Task to complete » Could every line of the data be printed exactly as it reads?

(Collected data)
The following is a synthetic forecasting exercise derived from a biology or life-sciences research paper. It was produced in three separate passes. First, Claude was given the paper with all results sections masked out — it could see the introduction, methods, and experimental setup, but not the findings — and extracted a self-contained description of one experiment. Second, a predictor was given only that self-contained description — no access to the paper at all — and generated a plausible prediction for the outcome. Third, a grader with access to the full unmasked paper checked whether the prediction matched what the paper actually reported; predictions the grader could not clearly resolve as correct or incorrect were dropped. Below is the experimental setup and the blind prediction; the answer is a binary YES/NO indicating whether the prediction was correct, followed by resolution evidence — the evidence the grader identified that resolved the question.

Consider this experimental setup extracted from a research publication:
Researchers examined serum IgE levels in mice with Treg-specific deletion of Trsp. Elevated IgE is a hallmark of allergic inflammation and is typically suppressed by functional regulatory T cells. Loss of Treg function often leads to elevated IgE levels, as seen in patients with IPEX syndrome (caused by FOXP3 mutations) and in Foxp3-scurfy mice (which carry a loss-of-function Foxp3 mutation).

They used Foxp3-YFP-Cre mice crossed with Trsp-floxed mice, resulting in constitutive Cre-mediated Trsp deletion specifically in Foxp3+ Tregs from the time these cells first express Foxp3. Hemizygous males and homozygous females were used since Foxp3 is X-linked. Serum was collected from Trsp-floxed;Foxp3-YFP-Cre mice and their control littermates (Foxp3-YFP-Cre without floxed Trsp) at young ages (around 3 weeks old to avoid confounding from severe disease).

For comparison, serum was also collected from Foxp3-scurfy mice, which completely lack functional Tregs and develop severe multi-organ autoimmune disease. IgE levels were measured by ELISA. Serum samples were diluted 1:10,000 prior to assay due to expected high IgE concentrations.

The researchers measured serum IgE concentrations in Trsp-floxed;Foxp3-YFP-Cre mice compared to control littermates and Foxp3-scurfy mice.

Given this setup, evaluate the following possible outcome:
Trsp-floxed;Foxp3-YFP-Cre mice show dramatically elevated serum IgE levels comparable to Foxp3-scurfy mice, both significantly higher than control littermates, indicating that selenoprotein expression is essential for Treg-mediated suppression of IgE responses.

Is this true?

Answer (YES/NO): YES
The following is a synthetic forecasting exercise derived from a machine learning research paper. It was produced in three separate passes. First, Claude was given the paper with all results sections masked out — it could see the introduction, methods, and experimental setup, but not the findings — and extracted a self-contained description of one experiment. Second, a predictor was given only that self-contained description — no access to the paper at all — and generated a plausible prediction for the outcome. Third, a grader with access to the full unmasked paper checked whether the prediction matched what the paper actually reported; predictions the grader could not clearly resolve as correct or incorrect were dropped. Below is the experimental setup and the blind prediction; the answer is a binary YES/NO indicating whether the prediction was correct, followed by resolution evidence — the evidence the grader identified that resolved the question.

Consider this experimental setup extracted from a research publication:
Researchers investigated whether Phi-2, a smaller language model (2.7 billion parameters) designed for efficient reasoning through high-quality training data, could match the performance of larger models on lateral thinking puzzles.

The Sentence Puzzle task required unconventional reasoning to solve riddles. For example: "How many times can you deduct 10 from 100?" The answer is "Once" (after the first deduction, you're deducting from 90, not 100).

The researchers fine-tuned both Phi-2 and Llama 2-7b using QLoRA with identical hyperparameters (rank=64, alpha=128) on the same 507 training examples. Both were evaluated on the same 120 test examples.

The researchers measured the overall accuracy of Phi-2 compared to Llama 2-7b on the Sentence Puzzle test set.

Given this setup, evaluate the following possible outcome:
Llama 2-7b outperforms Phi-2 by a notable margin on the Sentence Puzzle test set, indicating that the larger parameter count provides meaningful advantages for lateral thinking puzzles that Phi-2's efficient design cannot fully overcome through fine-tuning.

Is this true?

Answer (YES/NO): YES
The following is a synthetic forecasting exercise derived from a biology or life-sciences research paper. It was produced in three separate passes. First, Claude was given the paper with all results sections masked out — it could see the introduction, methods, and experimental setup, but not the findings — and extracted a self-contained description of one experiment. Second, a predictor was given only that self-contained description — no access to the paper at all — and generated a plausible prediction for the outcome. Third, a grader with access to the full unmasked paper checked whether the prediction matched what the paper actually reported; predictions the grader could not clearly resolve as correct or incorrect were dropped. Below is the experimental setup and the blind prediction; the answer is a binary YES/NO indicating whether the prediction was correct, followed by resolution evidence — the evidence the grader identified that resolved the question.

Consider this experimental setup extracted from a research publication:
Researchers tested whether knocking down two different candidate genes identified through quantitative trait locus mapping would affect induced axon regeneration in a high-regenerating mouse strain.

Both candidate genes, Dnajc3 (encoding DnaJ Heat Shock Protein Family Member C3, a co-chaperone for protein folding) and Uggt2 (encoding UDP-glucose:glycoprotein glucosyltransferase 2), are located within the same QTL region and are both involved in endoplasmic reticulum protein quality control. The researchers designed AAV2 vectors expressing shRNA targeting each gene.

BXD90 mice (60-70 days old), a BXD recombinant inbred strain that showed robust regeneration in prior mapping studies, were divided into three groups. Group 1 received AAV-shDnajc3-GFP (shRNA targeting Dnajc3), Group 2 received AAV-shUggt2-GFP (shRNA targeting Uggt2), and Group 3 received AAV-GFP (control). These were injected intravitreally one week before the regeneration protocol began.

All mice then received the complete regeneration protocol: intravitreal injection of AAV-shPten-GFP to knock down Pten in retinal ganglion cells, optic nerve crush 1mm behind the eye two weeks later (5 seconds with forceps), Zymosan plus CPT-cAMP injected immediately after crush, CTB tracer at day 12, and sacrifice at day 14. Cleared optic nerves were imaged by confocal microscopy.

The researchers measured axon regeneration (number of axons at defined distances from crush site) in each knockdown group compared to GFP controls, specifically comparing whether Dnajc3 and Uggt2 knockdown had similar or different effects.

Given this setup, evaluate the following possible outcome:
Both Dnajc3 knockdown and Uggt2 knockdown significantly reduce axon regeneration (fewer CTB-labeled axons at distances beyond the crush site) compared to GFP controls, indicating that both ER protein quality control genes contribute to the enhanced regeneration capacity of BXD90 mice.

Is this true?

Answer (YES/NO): NO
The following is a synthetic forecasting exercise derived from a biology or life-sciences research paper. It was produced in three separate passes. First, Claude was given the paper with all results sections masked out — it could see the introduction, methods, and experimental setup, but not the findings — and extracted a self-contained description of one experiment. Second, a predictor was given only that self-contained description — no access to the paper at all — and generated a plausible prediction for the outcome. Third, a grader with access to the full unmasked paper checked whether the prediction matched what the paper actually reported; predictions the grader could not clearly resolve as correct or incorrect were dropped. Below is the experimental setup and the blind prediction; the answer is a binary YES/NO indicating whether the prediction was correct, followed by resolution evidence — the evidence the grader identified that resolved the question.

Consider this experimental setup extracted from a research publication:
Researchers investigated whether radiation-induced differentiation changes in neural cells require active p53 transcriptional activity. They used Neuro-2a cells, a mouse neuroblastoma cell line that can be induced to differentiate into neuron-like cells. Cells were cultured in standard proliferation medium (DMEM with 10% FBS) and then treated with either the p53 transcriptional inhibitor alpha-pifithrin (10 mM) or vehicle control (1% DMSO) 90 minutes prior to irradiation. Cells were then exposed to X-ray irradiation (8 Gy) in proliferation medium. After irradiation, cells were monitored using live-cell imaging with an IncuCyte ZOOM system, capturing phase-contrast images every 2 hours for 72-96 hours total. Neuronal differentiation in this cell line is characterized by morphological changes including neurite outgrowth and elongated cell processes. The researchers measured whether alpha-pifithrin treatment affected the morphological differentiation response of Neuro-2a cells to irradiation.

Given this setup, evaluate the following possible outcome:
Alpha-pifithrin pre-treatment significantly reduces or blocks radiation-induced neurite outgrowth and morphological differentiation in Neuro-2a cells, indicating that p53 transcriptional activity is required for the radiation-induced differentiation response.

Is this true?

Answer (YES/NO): YES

The answer »
The following is a synthetic forecasting exercise derived from a biology or life-sciences research paper. It was produced in three separate passes. First, Claude was given the paper with all results sections masked out — it could see the introduction, methods, and experimental setup, but not the findings — and extracted a self-contained description of one experiment. Second, a predictor was given only that self-contained description — no access to the paper at all — and generated a plausible prediction for the outcome. Third, a grader with access to the full unmasked paper checked whether the prediction matched what the paper actually reported; predictions the grader could not clearly resolve as correct or incorrect were dropped. Below is the experimental setup and the blind prediction; the answer is a binary YES/NO indicating whether the prediction was correct, followed by resolution evidence — the evidence the grader identified that resolved the question.

Consider this experimental setup extracted from a research publication:
Researchers examined serum IgE levels in mice with Treg-specific deletion of Trsp. Elevated IgE is a hallmark of allergic inflammation and is typically suppressed by functional regulatory T cells. Loss of Treg function often leads to elevated IgE levels, as seen in patients with IPEX syndrome (caused by FOXP3 mutations) and in Foxp3-scurfy mice (which carry a loss-of-function Foxp3 mutation).

They used Foxp3-YFP-Cre mice crossed with Trsp-floxed mice, resulting in constitutive Cre-mediated Trsp deletion specifically in Foxp3+ Tregs from the time these cells first express Foxp3. Hemizygous males and homozygous females were used since Foxp3 is X-linked. Serum was collected from Trsp-floxed;Foxp3-YFP-Cre mice and their control littermates (Foxp3-YFP-Cre without floxed Trsp) at young ages (around 3 weeks old to avoid confounding from severe disease).

For comparison, serum was also collected from Foxp3-scurfy mice, which completely lack functional Tregs and develop severe multi-organ autoimmune disease. IgE levels were measured by ELISA. Serum samples were diluted 1:10,000 prior to assay due to expected high IgE concentrations.

The researchers measured serum IgE concentrations in Trsp-floxed;Foxp3-YFP-Cre mice compared to control littermates and Foxp3-scurfy mice.

Given this setup, evaluate the following possible outcome:
Trsp-floxed;Foxp3-YFP-Cre mice show dramatically elevated serum IgE levels comparable to Foxp3-scurfy mice, both significantly higher than control littermates, indicating that selenoprotein expression is essential for Treg-mediated suppression of IgE responses.

Is this true?

Answer (YES/NO): YES
The following is a synthetic forecasting exercise derived from a machine learning research paper. It was produced in three separate passes. First, Claude was given the paper with all results sections masked out — it could see the introduction, methods, and experimental setup, but not the findings — and extracted a self-contained description of one experiment. Second, a predictor was given only that self-contained description — no access to the paper at all — and generated a plausible prediction for the outcome. Third, a grader with access to the full unmasked paper checked whether the prediction matched what the paper actually reported; predictions the grader could not clearly resolve as correct or incorrect were dropped. Below is the experimental setup and the blind prediction; the answer is a binary YES/NO indicating whether the prediction was correct, followed by resolution evidence — the evidence the grader identified that resolved the question.

Consider this experimental setup extracted from a research publication:
Researchers investigated whether Phi-2, a smaller language model (2.7 billion parameters) designed for efficient reasoning through high-quality training data, could match the performance of larger models on lateral thinking puzzles.

The Sentence Puzzle task required unconventional reasoning to solve riddles. For example: "How many times can you deduct 10 from 100?" The answer is "Once" (after the first deduction, you're deducting from 90, not 100).

The researchers fine-tuned both Phi-2 and Llama 2-7b using QLoRA with identical hyperparameters (rank=64, alpha=128) on the same 507 training examples. Both were evaluated on the same 120 test examples.

The researchers measured the overall accuracy of Phi-2 compared to Llama 2-7b on the Sentence Puzzle test set.

Given this setup, evaluate the following possible outcome:
Llama 2-7b outperforms Phi-2 by a notable margin on the Sentence Puzzle test set, indicating that the larger parameter count provides meaningful advantages for lateral thinking puzzles that Phi-2's efficient design cannot fully overcome through fine-tuning.

Is this true?

Answer (YES/NO): YES
The following is a synthetic forecasting exercise derived from a biology or life-sciences research paper. It was produced in three separate passes. First, Claude was given the paper with all results sections masked out — it could see the introduction, methods, and experimental setup, but not the findings — and extracted a self-contained description of one experiment. Second, a predictor was given only that self-contained description — no access to the paper at all — and generated a plausible prediction for the outcome. Third, a grader with access to the full unmasked paper checked whether the prediction matched what the paper actually reported; predictions the grader could not clearly resolve as correct or incorrect were dropped. Below is the experimental setup and the blind prediction; the answer is a binary YES/NO indicating whether the prediction was correct, followed by resolution evidence — the evidence the grader identified that resolved the question.

Consider this experimental setup extracted from a research publication:
Researchers tested whether knocking down two different candidate genes identified through quantitative trait locus mapping would affect induced axon regeneration in a high-regenerating mouse strain.

Both candidate genes, Dnajc3 (encoding DnaJ Heat Shock Protein Family Member C3, a co-chaperone for protein folding) and Uggt2 (encoding UDP-glucose:glycoprotein glucosyltransferase 2), are located within the same QTL region and are both involved in endoplasmic reticulum protein quality control. The researchers designed AAV2 vectors expressing shRNA targeting each gene.

BXD90 mice (60-70 days old), a BXD recombinant inbred strain that showed robust regeneration in prior mapping studies, were divided into three groups. Group 1 received AAV-shDnajc3-GFP (shRNA targeting Dnajc3), Group 2 received AAV-shUggt2-GFP (shRNA targeting Uggt2), and Group 3 received AAV-GFP (control). These were injected intravitreally one week before the regeneration protocol began.

All mice then received the complete regeneration protocol: intravitreal injection of AAV-shPten-GFP to knock down Pten in retinal ganglion cells, optic nerve crush 1mm behind the eye two weeks later (5 seconds with forceps), Zymosan plus CPT-cAMP injected immediately after crush, CTB tracer at day 12, and sacrifice at day 14. Cleared optic nerves were imaged by confocal microscopy.

The researchers measured axon regeneration (number of axons at defined distances from crush site) in each knockdown group compared to GFP controls, specifically comparing whether Dnajc3 and Uggt2 knockdown had similar or different effects.

Given this setup, evaluate the following possible outcome:
Both Dnajc3 knockdown and Uggt2 knockdown significantly reduce axon regeneration (fewer CTB-labeled axons at distances beyond the crush site) compared to GFP controls, indicating that both ER protein quality control genes contribute to the enhanced regeneration capacity of BXD90 mice.

Is this true?

Answer (YES/NO): NO
The following is a synthetic forecasting exercise derived from a biology or life-sciences research paper. It was produced in three separate passes. First, Claude was given the paper with all results sections masked out — it could see the introduction, methods, and experimental setup, but not the findings — and extracted a self-contained description of one experiment. Second, a predictor was given only that self-contained description — no access to the paper at all — and generated a plausible prediction for the outcome. Third, a grader with access to the full unmasked paper checked whether the prediction matched what the paper actually reported; predictions the grader could not clearly resolve as correct or incorrect were dropped. Below is the experimental setup and the blind prediction; the answer is a binary YES/NO indicating whether the prediction was correct, followed by resolution evidence — the evidence the grader identified that resolved the question.

Consider this experimental setup extracted from a research publication:
Researchers investigated whether radiation-induced differentiation changes in neural cells require active p53 transcriptional activity. They used Neuro-2a cells, a mouse neuroblastoma cell line that can be induced to differentiate into neuron-like cells. Cells were cultured in standard proliferation medium (DMEM with 10% FBS) and then treated with either the p53 transcriptional inhibitor alpha-pifithrin (10 mM) or vehicle control (1% DMSO) 90 minutes prior to irradiation. Cells were then exposed to X-ray irradiation (8 Gy) in proliferation medium. After irradiation, cells were monitored using live-cell imaging with an IncuCyte ZOOM system, capturing phase-contrast images every 2 hours for 72-96 hours total. Neuronal differentiation in this cell line is characterized by morphological changes including neurite outgrowth and elongated cell processes. The researchers measured whether alpha-pifithrin treatment affected the morphological differentiation response of Neuro-2a cells to irradiation.

Given this setup, evaluate the following possible outcome:
Alpha-pifithrin pre-treatment significantly reduces or blocks radiation-induced neurite outgrowth and morphological differentiation in Neuro-2a cells, indicating that p53 transcriptional activity is required for the radiation-induced differentiation response.

Is this true?

Answer (YES/NO): YES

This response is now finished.